**EXERCISE TASK**
Recast all of the data below as a JSON list of strings, with one string for each line and the blank lines left out.

**SUPPLIED INFORMATION**
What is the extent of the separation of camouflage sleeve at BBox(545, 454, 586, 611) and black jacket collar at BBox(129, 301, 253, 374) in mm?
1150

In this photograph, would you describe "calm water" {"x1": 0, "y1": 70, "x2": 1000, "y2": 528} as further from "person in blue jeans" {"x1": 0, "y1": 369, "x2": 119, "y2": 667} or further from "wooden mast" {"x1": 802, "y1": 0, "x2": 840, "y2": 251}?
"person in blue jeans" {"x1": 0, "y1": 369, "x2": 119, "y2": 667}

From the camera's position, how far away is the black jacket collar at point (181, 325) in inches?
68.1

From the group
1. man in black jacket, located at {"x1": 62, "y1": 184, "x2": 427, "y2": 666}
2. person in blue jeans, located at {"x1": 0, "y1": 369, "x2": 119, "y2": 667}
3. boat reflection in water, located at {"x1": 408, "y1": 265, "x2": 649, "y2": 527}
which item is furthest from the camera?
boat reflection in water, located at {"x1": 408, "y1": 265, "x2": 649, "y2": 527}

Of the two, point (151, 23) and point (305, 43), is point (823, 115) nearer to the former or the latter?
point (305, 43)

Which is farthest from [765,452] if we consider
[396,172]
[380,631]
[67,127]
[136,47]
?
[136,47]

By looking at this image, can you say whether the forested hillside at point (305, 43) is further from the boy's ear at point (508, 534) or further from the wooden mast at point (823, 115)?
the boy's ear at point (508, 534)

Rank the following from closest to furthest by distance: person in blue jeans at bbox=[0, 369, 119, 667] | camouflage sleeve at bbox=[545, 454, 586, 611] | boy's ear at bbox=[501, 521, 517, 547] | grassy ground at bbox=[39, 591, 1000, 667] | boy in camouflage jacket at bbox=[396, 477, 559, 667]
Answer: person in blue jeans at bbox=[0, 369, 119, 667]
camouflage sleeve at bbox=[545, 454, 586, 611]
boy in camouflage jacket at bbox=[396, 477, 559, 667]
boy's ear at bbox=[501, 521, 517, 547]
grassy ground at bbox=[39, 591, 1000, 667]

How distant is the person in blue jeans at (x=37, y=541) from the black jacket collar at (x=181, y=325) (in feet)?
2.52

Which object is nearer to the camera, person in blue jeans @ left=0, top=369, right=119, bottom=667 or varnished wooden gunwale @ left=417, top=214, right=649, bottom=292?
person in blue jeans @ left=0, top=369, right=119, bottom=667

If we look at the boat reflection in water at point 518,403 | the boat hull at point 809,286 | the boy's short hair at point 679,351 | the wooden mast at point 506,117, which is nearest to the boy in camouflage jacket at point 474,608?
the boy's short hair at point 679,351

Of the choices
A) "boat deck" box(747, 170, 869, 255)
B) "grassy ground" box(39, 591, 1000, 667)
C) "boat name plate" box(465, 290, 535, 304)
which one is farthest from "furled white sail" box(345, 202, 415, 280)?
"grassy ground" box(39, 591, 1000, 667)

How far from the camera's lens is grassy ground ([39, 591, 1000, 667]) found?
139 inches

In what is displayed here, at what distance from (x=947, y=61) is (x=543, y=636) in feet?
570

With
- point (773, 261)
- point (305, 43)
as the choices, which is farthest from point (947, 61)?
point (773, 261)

**RESULT**
[
  "What is the extent of the separation of camouflage sleeve at BBox(545, 454, 586, 611) and black jacket collar at BBox(129, 301, 253, 374) in mm?",
  "1150",
  "In this photograph, would you describe \"calm water\" {\"x1\": 0, \"y1\": 70, \"x2\": 1000, \"y2\": 528} as further from \"person in blue jeans\" {\"x1\": 0, \"y1\": 369, \"x2\": 119, \"y2\": 667} or further from \"wooden mast\" {\"x1\": 802, \"y1\": 0, \"x2\": 840, \"y2\": 251}?",
  "\"person in blue jeans\" {\"x1\": 0, \"y1\": 369, \"x2\": 119, \"y2\": 667}",
  "From the camera's position, how far away is the black jacket collar at point (181, 325) in inches?",
  "68.1",
  "From the group",
  "1. man in black jacket, located at {\"x1\": 62, \"y1\": 184, \"x2\": 427, \"y2\": 666}",
  "2. person in blue jeans, located at {\"x1\": 0, \"y1\": 369, \"x2\": 119, \"y2\": 667}",
  "3. boat reflection in water, located at {\"x1\": 408, \"y1\": 265, \"x2\": 649, \"y2\": 527}",
  "which item is furthest from the camera?",
  "boat reflection in water, located at {\"x1\": 408, \"y1\": 265, \"x2\": 649, \"y2\": 527}",
  "Of the two, point (151, 23) and point (305, 43), is point (823, 115) nearer to the former or the latter?",
  "point (305, 43)",
  "Which is farthest from [765,452] if we consider",
  "[396,172]",
  "[380,631]",
  "[67,127]",
  "[136,47]",
  "?",
  "[136,47]",
  "By looking at this image, can you say whether the forested hillside at point (305, 43) is further from the boy's ear at point (508, 534) or further from the wooden mast at point (823, 115)?",
  "the boy's ear at point (508, 534)",
  "Rank the following from closest to furthest by distance: person in blue jeans at bbox=[0, 369, 119, 667] | camouflage sleeve at bbox=[545, 454, 586, 611] | boy's ear at bbox=[501, 521, 517, 547] | grassy ground at bbox=[39, 591, 1000, 667] | boy in camouflage jacket at bbox=[396, 477, 559, 667]",
  "Answer: person in blue jeans at bbox=[0, 369, 119, 667]",
  "camouflage sleeve at bbox=[545, 454, 586, 611]",
  "boy in camouflage jacket at bbox=[396, 477, 559, 667]",
  "boy's ear at bbox=[501, 521, 517, 547]",
  "grassy ground at bbox=[39, 591, 1000, 667]",
  "How distant is the person in blue jeans at (x=37, y=541) from the black jacket collar at (x=181, y=325) (in feet)?",
  "2.52",
  "Which object is nearer to the camera, person in blue jeans @ left=0, top=369, right=119, bottom=667 or varnished wooden gunwale @ left=417, top=214, right=649, bottom=292?",
  "person in blue jeans @ left=0, top=369, right=119, bottom=667",
  "If we look at the boat reflection in water at point 518,403 | the boat hull at point 809,286 | the boy's short hair at point 679,351 | the wooden mast at point 506,117, which is nearest to the boy in camouflage jacket at point 474,608?",
  "the boy's short hair at point 679,351",
  "Of the choices",
  "A) \"boat deck\" box(747, 170, 869, 255)",
  "B) \"grassy ground\" box(39, 591, 1000, 667)",
  "C) \"boat name plate\" box(465, 290, 535, 304)",
  "which one is farthest from \"furled white sail\" box(345, 202, 415, 280)?",
  "\"grassy ground\" box(39, 591, 1000, 667)",
  "How far from the camera's lens is grassy ground ([39, 591, 1000, 667]) found?",
  "139 inches",
  "In what is displayed here, at what distance from (x=947, y=61) is (x=543, y=636) in feet?",
  "570",
  "With",
  "- point (773, 261)",
  "- point (305, 43)",
  "as the choices, which is farthest from point (947, 61)?",
  "point (773, 261)"
]